Exercise details =>
The full set of lines below has to be duplicated exactly, with no picture kept.

Stored data:
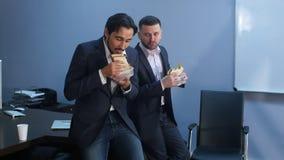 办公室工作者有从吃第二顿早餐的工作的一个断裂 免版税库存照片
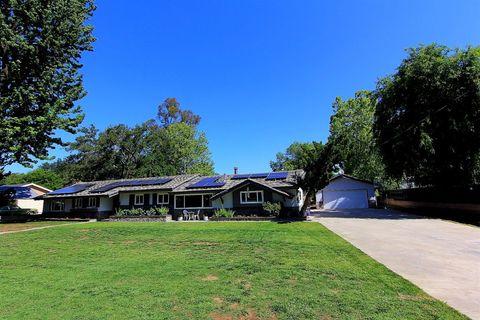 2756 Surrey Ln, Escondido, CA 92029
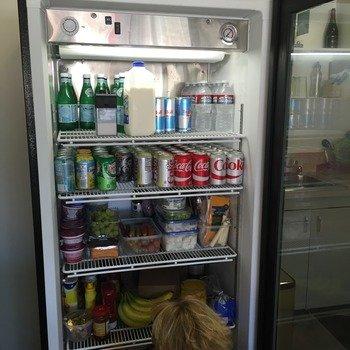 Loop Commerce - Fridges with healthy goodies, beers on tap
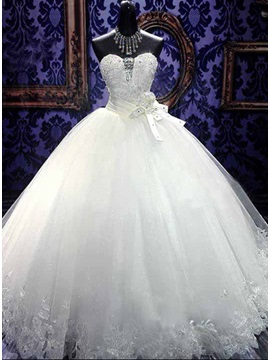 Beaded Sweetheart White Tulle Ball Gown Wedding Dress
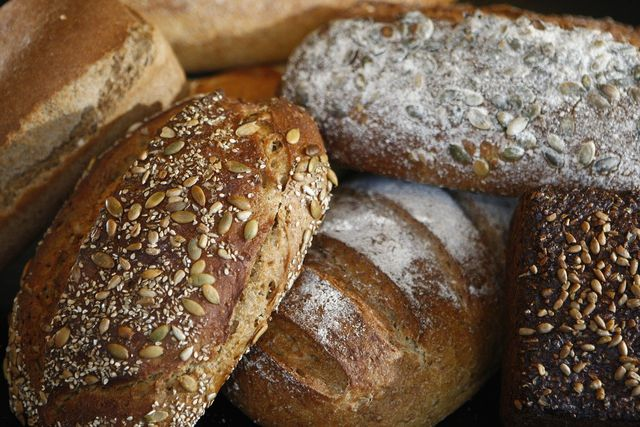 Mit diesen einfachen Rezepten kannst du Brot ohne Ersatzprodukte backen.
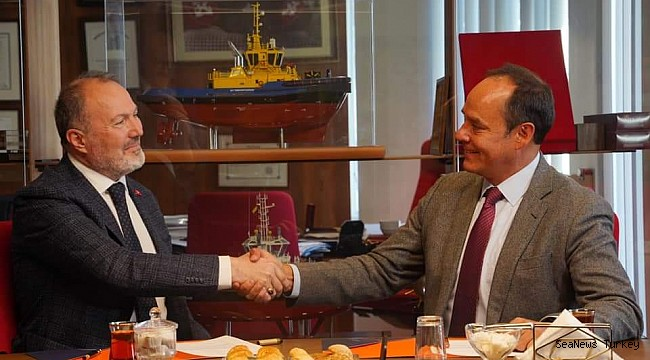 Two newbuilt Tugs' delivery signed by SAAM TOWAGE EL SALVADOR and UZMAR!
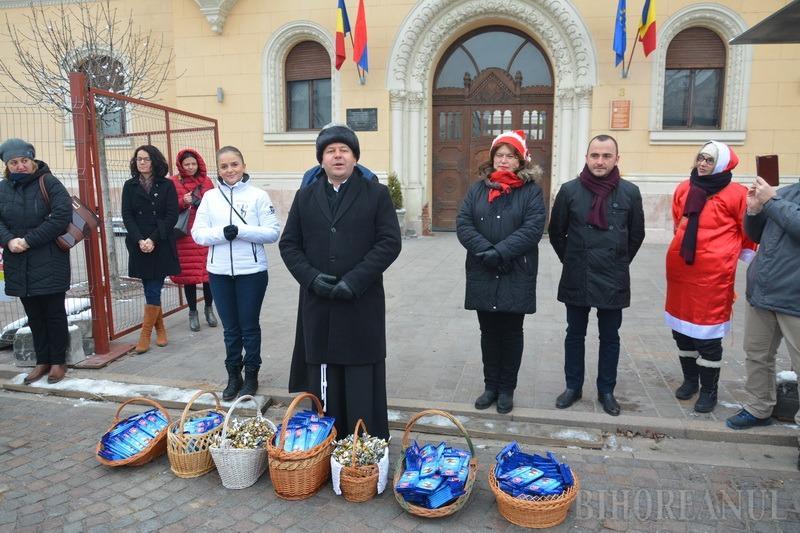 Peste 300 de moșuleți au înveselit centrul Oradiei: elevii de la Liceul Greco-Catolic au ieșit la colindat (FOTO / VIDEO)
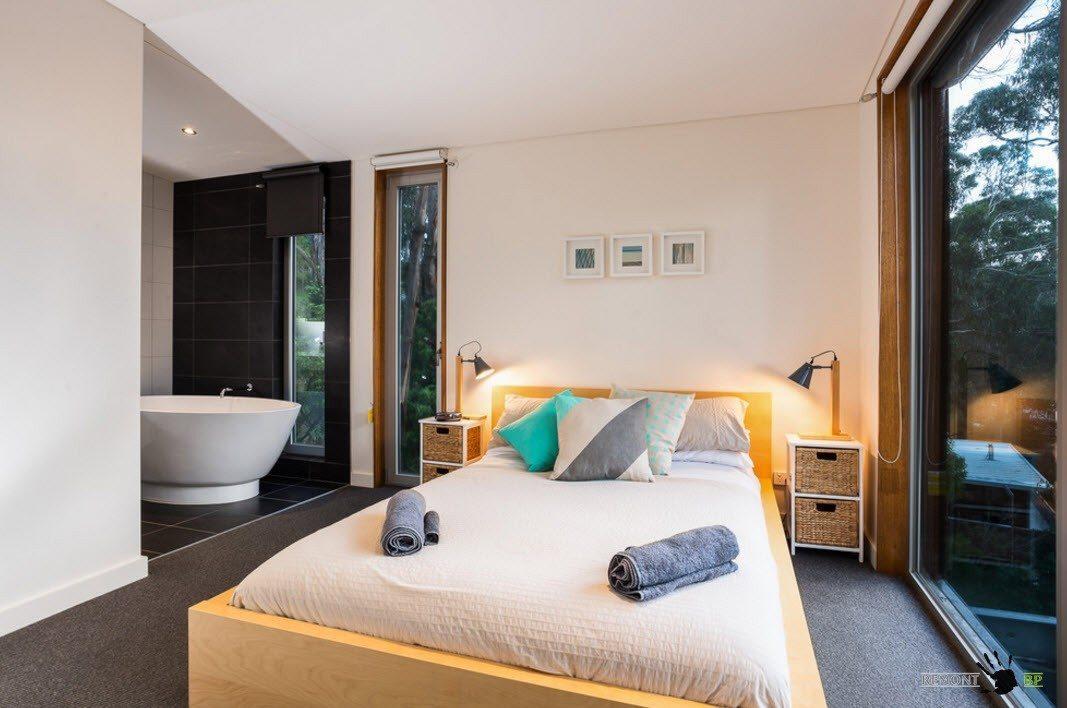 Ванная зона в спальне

Task answer =>
 办公室工作者有从吃第二顿早餐的工作的一个断裂 免版税库存照片
 2756 Surrey Ln, Escondido, CA 92029
 Loop Commerce - Fridges with healthy goodies, beers on tap
 Beaded Sweetheart White Tulle Ball Gown Wedding Dress
 Mit diesen einfachen Rezepten kannst du Brot ohne Ersatzprodukte backen.
 Two newbuilt Tugs' delivery signed by SAAM TOWAGE EL SALVADOR and UZMAR!
 Peste 300 de moșuleți au înveselit centrul Oradiei: elevii de la Liceul Greco-Catolic au ieșit la colindat (FOTO / VIDEO)
 Ванная зона в спальне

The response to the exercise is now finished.